3. Quando às 00 horas e 01 minuto foi conhecido o resultado positivo do teste rápido ao produto (haxixe, com o peso bruto de 10,96 gramas), os agentes da P.S.P. deram voz de detenção ao arguido.
4. Na sequência desta detenção em flagrante delito pela indiciação da prática de um crime de tráfico, e pelas 00 horas e 35 minutos, os agentes policiais iniciaram uma busca domiciliária à residência do arguido, sem o seu consentimento, local onde encontraram outros produtos relacionados com o crime indiciado e que lhe servem de prova (como mais pedaços de produtos da mesma natureza, uma balança de precisão, uma faca, notas do Banco Central Europeu no total de €635).
5. Perante esta factualidade a Meritíssima Juiz declarou verificada a nulidade da busca domiciliaria, alegando, em síntese, que " ( ...) , a busca não foi efectuada no momento do flagrante mas sim posteriormente, quando o arguido já estava detido ",que"(...) só em casos muito excepcionais se poderá aceitar, face aos preceitos constitucionais em vigor, a realização de buscas não autorizadas pelo juiz durante o período nocturno (...)" e que "os agentes da PSP poderiam ter aguardado e solicitado a competente autorização para a realização das buscas uma vez que o arguido já se encontrava validamente detido e não existiria, à partida, perigo para a aquisição da prova”.

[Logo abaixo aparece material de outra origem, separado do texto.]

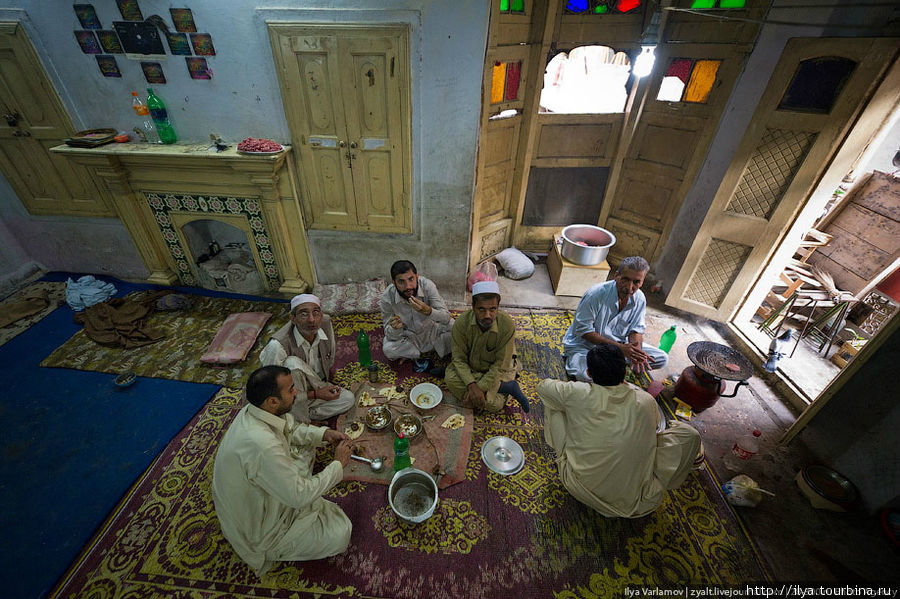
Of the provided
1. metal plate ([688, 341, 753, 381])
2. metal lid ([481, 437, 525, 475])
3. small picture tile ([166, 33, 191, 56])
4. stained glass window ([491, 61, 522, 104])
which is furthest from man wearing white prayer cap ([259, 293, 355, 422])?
stained glass window ([491, 61, 522, 104])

6. É certo que aquando a realização da busca domiciliária o arguido já se encontrava detido e que da leitura do artigo 177.º, nº 3, alínea b), do CPP, não resulta se perante este flagrante delito deve ser desde logo dada voz de detenção ao arguido e só depois efectuada a busca domiciliaria (ou o contrário), mas não podemos esquecer que em caso de flagrante delito, por crime punível com pena de prisão, compete à entidade policial proceder a detenção do agente, bem como que a interpretação das normas não deve cingir-se a letra da lei (cfr. artigos 255º e 256º do CPP e 9º do Código Civil).
7. Também não ignoramos que uma busca domiciliária é uma medida restritiva de direitos e que está necessariamente sujeita aos limites impostos pela necessidade, adequação e proporcionalidade, mas é exactamente perante um tipo de crime como ao de tráfico que deve prevalecer o interesse publico na realização da justiça em detrimento do princípio da inviolabilidade do domicílio.

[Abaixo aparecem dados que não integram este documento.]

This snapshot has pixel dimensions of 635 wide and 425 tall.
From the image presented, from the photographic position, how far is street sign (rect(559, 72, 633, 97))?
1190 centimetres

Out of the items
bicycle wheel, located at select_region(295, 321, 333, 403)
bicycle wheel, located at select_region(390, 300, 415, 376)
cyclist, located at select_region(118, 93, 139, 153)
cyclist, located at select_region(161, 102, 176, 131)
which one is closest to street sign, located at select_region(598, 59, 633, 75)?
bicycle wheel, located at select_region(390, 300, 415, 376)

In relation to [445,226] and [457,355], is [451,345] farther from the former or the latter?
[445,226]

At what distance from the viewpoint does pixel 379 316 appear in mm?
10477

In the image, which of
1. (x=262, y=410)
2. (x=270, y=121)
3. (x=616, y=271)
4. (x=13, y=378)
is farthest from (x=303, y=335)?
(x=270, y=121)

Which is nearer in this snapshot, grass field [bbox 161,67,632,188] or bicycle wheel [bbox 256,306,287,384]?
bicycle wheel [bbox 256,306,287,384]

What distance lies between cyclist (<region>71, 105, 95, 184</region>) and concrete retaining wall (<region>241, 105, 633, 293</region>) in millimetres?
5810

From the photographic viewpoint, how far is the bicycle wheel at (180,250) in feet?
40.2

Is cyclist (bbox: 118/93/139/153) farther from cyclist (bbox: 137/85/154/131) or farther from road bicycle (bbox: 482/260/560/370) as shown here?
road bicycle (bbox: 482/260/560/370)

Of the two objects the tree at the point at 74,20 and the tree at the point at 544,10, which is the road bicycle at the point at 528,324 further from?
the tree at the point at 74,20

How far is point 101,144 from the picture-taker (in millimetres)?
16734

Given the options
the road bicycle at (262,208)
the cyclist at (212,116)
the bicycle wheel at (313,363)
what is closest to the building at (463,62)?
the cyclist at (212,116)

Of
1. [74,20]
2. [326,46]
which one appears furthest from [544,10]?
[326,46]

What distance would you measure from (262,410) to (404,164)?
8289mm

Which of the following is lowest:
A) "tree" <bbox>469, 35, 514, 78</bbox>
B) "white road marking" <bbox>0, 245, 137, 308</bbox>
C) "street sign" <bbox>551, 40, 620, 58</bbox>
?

8. Na verdade, resulta das regras da experiência que é na residência, ou em outra dependência fechada, que os agentes do tráfico de estupefacientes desenvolvem a sua actividade e guardam os objectos relacionados com o crime e os que lhe servem de prova, e que quando encontrados na via pública apenas se fazem acompanhar de quantidades diminutas e prontas a ser distribuídas e/ou vendidas.
9. Por outro lado, entendemos que agir de modo diferente é que inviabilizaria, à partida, a aquisição da prova, já que entre a detenção do arguido e o deferimento da busca domiciliária aquele podia contactar com pessoas da sua confiança, mantendo-se livre o acesso aos objectos que lá se encontravam.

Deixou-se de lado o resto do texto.